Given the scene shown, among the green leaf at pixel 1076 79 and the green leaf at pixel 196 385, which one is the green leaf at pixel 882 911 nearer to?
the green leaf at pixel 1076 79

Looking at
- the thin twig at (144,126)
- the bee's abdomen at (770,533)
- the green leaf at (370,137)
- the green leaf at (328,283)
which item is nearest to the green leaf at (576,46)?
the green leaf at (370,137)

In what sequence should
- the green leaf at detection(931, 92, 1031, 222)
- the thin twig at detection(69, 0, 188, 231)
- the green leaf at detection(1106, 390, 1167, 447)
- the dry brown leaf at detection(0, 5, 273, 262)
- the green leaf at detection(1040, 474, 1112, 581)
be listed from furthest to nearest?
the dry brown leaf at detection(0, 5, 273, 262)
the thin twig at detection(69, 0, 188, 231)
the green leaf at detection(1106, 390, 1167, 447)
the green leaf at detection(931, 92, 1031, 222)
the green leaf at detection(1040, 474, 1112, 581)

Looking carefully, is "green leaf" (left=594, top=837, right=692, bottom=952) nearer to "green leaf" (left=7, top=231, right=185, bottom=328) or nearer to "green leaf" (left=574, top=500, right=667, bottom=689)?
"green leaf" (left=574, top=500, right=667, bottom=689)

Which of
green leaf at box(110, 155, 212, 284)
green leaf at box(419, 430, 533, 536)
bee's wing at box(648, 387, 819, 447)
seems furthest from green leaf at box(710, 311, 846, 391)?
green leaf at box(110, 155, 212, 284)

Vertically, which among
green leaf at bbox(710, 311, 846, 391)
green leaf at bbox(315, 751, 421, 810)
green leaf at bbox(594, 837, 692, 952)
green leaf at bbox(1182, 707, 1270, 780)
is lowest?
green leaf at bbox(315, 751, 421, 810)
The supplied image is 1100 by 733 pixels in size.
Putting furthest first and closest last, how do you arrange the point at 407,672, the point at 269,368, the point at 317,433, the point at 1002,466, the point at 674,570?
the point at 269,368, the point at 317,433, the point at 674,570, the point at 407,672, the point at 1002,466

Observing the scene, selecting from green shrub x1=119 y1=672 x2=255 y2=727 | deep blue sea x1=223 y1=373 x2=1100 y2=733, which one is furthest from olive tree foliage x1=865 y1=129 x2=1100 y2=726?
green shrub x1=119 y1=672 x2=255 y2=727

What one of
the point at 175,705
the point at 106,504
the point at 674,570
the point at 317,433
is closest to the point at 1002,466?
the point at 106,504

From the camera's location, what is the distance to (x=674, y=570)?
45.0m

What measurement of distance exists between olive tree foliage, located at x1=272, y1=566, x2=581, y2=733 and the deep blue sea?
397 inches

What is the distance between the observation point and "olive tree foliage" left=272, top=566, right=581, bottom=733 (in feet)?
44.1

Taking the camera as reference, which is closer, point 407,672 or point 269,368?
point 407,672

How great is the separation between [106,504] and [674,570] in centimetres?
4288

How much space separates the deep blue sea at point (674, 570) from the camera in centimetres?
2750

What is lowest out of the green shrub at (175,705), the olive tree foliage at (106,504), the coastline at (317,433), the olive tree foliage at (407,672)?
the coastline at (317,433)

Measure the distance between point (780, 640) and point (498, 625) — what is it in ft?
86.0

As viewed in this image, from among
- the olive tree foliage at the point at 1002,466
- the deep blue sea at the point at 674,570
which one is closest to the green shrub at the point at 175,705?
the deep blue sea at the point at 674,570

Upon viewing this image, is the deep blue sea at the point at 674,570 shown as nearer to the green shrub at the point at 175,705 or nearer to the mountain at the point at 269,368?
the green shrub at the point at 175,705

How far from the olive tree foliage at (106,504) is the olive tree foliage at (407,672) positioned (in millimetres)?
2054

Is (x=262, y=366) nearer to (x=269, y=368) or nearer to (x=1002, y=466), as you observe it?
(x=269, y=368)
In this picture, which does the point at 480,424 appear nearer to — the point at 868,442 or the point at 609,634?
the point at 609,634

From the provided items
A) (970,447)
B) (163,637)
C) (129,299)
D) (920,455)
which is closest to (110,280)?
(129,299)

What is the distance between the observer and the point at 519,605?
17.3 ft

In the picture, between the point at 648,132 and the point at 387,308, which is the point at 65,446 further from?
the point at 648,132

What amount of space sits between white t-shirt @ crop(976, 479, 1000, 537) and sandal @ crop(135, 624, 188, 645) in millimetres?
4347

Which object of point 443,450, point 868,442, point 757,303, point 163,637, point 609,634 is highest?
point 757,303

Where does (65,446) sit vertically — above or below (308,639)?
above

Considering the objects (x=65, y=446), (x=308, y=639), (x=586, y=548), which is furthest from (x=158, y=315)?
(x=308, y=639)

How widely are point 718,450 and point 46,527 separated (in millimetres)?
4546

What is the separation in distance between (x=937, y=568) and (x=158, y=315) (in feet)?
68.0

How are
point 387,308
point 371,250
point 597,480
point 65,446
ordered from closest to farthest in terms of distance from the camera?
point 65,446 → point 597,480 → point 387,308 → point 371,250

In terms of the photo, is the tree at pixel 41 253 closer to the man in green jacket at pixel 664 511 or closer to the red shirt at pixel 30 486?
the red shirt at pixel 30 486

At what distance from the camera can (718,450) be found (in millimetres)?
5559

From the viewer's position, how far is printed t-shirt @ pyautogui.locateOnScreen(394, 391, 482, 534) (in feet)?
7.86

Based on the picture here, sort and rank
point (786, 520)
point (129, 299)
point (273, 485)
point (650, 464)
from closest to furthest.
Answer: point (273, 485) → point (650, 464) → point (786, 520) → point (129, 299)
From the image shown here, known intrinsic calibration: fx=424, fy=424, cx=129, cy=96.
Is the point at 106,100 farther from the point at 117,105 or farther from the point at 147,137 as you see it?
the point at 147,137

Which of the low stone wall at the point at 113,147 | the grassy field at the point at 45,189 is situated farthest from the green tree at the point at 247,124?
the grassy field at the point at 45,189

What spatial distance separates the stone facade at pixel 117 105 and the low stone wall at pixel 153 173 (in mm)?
....
Set task >> Can you rewrite the records above with every "nearer to" changed to "closer to" and nothing else altered?

Written answer >>
Given the scene shown, among the green leaf at pixel 1076 79 and the green leaf at pixel 196 385, which one is the green leaf at pixel 882 911 closer to?
the green leaf at pixel 1076 79

Looking at
- the thin twig at (144,126)
- the bee's abdomen at (770,533)
- the green leaf at (370,137)
- the green leaf at (328,283)
which item is nearest to the green leaf at (576,46)?
the green leaf at (370,137)

In what sequence should
- the green leaf at detection(931, 92, 1031, 222)
- the thin twig at detection(69, 0, 188, 231)
- the green leaf at detection(1106, 390, 1167, 447)
- the dry brown leaf at detection(0, 5, 273, 262)
- the green leaf at detection(1040, 474, 1112, 581)
be listed from furthest to nearest?
the dry brown leaf at detection(0, 5, 273, 262)
the thin twig at detection(69, 0, 188, 231)
the green leaf at detection(1106, 390, 1167, 447)
the green leaf at detection(931, 92, 1031, 222)
the green leaf at detection(1040, 474, 1112, 581)

Looking carefully, is "green leaf" (left=594, top=837, right=692, bottom=952) closer to "green leaf" (left=7, top=231, right=185, bottom=328) or closer to "green leaf" (left=574, top=500, right=667, bottom=689)?
"green leaf" (left=574, top=500, right=667, bottom=689)

Which of
green leaf at box(110, 155, 212, 284)
green leaf at box(419, 430, 533, 536)
bee's wing at box(648, 387, 819, 447)
seems furthest from green leaf at box(710, 311, 846, 391)?
green leaf at box(110, 155, 212, 284)

Vertically, which among
green leaf at bbox(710, 311, 846, 391)
green leaf at bbox(315, 751, 421, 810)
green leaf at bbox(594, 837, 692, 952)
green leaf at bbox(1182, 707, 1270, 780)
is lowest?
green leaf at bbox(315, 751, 421, 810)
The supplied image is 1100 by 733 pixels in size.
Putting furthest first and closest last, how do you arrange the point at 407,672, the point at 269,368, the point at 317,433, the point at 1002,466, the point at 674,570?
the point at 269,368, the point at 317,433, the point at 674,570, the point at 407,672, the point at 1002,466

Observing the scene, selecting from green shrub x1=119 y1=672 x2=255 y2=727 | deep blue sea x1=223 y1=373 x2=1100 y2=733, which one is furthest from olive tree foliage x1=865 y1=129 x2=1100 y2=726?
green shrub x1=119 y1=672 x2=255 y2=727

What one of
the point at 175,705
the point at 106,504
the point at 674,570
the point at 317,433
is closest to the point at 1002,466?
the point at 106,504

From the camera's location, what is the distance to (x=674, y=570)?
45.0m

What measurement of distance exists between olive tree foliage, located at x1=272, y1=566, x2=581, y2=733 and the deep blue sea?
397 inches

What is the distance between the observation point and "olive tree foliage" left=272, top=566, right=581, bottom=733 (in feet)?
44.1

Taking the camera as reference, which is closer, point 407,672 or point 269,368?
point 407,672

How great is the separation between [106,504] and [674,570] in centimetres?
4288

How much space separates the deep blue sea at point (674, 570) from the camera in centimetres?
2750

What is lowest out of the green shrub at (175,705), the olive tree foliage at (106,504), the coastline at (317,433), the olive tree foliage at (407,672)?
the coastline at (317,433)

Measure the distance between point (780, 640) and point (498, 625) — what is it in ft?
86.0

As viewed in this image, from among
- the olive tree foliage at the point at 1002,466
- the deep blue sea at the point at 674,570
which one is closest to the green shrub at the point at 175,705?
the deep blue sea at the point at 674,570

Upon viewing this image, is the deep blue sea at the point at 674,570 shown as closer to the green shrub at the point at 175,705 or closer to the mountain at the point at 269,368?
the green shrub at the point at 175,705

How far from the olive tree foliage at (106,504) is the olive tree foliage at (407,672) positioned (in millimetres)?
2054

Is (x=262, y=366) closer to (x=269, y=368) or closer to (x=1002, y=466), as you observe it?
(x=269, y=368)
In this picture, which does the point at 480,424 appear closer to — the point at 868,442 or the point at 609,634?
the point at 609,634

From the provided items
A) (970,447)
B) (163,637)
C) (129,299)
D) (920,455)
which is closest to (110,280)?
(129,299)

What is the distance between the observer and the point at 519,605?
17.3 ft

In the picture, between the point at 648,132 and the point at 387,308, which is the point at 65,446 further from?
the point at 648,132

What amount of space sits between white t-shirt @ crop(976, 479, 1000, 537) and sandal @ crop(135, 624, 188, 645) in millimetres?
4347

Which object of point 443,450, point 868,442, point 757,303, point 163,637, point 609,634 is highest?
point 757,303

Where does (65,446) sit vertically — above or below (308,639)?
above

Considering the objects (x=65, y=446), (x=308, y=639), (x=586, y=548), which is furthest from (x=158, y=315)?
(x=308, y=639)

How widely are point 718,450 and point 46,527 separated (in millimetres)?
4546

What is the separation in distance between (x=937, y=568) and (x=158, y=315) (in feet)?
68.0

How are
point 387,308
point 371,250
point 597,480
point 65,446
ordered from closest to farthest in terms of distance from the camera?
point 65,446 → point 597,480 → point 387,308 → point 371,250

In terms of the photo, is the tree at pixel 41 253 closer to the man in green jacket at pixel 664 511 or closer to the red shirt at pixel 30 486?
the red shirt at pixel 30 486

At what distance from the camera can (718,450) be found (in millimetres)?
5559

From the viewer's position, how far is printed t-shirt @ pyautogui.locateOnScreen(394, 391, 482, 534) (in feet)?
7.86

Based on the picture here, sort and rank
point (786, 520)
point (129, 299)
point (273, 485)
point (650, 464)
from closest to furthest.
Answer: point (273, 485) → point (650, 464) → point (786, 520) → point (129, 299)
From the image shown here, known intrinsic calibration: fx=424, fy=424, cx=129, cy=96.
Is the point at 106,100 farther from the point at 117,105 or farther from the point at 147,137 as you see it?
the point at 147,137

Which of the low stone wall at the point at 113,147 | the grassy field at the point at 45,189 is situated farthest from the green tree at the point at 247,124?
the grassy field at the point at 45,189

What spatial distance separates the stone facade at pixel 117 105 and the low stone wall at pixel 153 173 (in mm)?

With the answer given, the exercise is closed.